The Stoxx Europe 600 index dropped 0.7%, with a sub-index of banking stocks wiping out its remaining gains for the year. UBS shares fell as much as 16%, while Credit Suisse sank 60%. Contracts on the S&P 500 edged lower, with major lenders JPMorgan Chase & Co, Bank of America Corp, Wells Fargo & Co and Citigroup Inc all down in US premarket trading. Nasdaq 100 futures steadied. A gauge of Asian shares fell by more than 1%.
Policymakers are rushing to shore up confidence after the problems at Credit Suisse (CS) and the collapse of Silicon Valley Bank (SVB) added to broader concerns over financial stability. The Federal Reserve and five other central banks announced coordinated action to boost liquidity in US dollar swap arrangements to ease strains in the global financial system. Traders are also assessing what impact recent events will have on the path of Fed policy tightening in the run-up to its next rates decision due on Wednesday.

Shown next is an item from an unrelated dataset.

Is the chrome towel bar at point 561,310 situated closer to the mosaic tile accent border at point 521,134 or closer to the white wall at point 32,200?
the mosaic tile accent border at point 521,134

“Markets are anxious about which bank is next to fall under trouble, as the whole system is based on confidence and events can escalate quickly, as we have seen with recent cases,” said Janet Mui, head of market analysis at RBC Brewin Dolphin. “There will be many questions and doubts on how UBS will integrate Credit Suisse given the size of the combined business.”
The anxious start to trading week prompted a flight to safety, with German and UK government bonds rallying. The policy-sensitive two-year Treasury yield fell 11 basis points, while 10-year yields dropped to lowest since September. Gold rose above $2,000 an ounce for the first time in more than a year.
Among the biggest losers in the Credit Suisse sale are investors in the bank’s riskiest bonds, known as AT1s, worth $17 billion. These money managers are set to be wiped out as the bonds become worthless due to the use of public funds for the rescue. The Swiss National Bank is offering liquidity assistance to UBS while the government is granting a guarantee for potential losses from assets UBS is taking over.
“The AT1 wipe out of CS is a wake-up call for investors of that segment and will prompt a significant re-evaluation of those bonds,” RBC Brewin’s Mui said. “That could lead to higher funding costs for European banks going forward.”
A measure of dollar strength swung between small gains and losses. The Swiss franc and the euro fluctuated, while yen rises. Oil sank, with US benchmark West Texas Intermediate plunging below $65 a barrel to hit the lowest level since late 2021.
Meanwhile, Morgan Stanley strategist Michael Wilson said the stress in the banking system marks what’s likely to be a painful and “vicious” start of an end to the bear market in US stocks. The S&P 500 will remain unattractive until equity risk premium climbs to as high as 400 basis points from the current 230 level, according to Wilson, who is known for being one of Wall Street’s staunchest bears.
Much of the debate in markets is now focussed on whether the Fed will deliver another quarter-point hike or pause at its March 21-22 meeting, amid the heightened financial instability and a softer-than forecast reading on inflation expectations. Traders no longer see much chance of a bigger half-point hike that Chair Jerome Powell had put on the table just before concerns about financial stability emerged.